The Gothic part is built in the Meridional Gothic style. There is a single nave that is 55m long, 16m wide and 28m high. Over the arrow arches there are the coats of arms of the founding bishops. The stained glass windows are impressive with their intricate details, almost comparable to those of Auch.

The stalls within the choir were commissioned by Jean de Mauléon but because of the lack of documents it is impossible to name the artist that made them, although, by comparison with other stalls, these are often considered to be the work of Nicolas Bachelier, or rather, of his school which had been using artists from France, Spain and Italy. Most of the work was done in oak and walnut tree, and the choir seems to be separate from the rest of the church in that it contrasts so much with the Gothic and Romanesque parts.

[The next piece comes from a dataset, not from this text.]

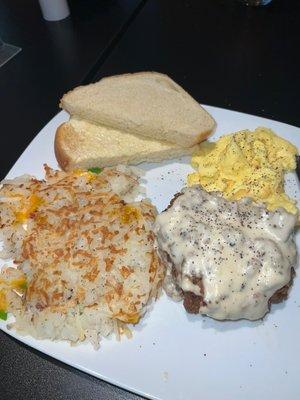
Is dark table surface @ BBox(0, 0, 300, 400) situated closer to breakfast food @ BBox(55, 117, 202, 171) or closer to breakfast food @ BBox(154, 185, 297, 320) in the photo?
breakfast food @ BBox(55, 117, 202, 171)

The sixty-seven stalls represent characters from both the Old and the New Testaments, including scenes such as 'temptation', 'envy' and 'lust'.

Inside the sanctuary it is possible to see some representations of the chanson de geste the Song of Roland, with Oliver clearly represented.

Bizarrely, there is a stuffed crocodile inside the cathedral. This fact, as well as a general description of the cathedral itself and details of its history, features prominently in Canon Alberic's Scrap-Book, a ghost story by M. R. James.

The former cathedral has been listed as a UNESCO World Heritage Site as part of the World Heritage Sites of the Routes of Santiago de Compostela in France.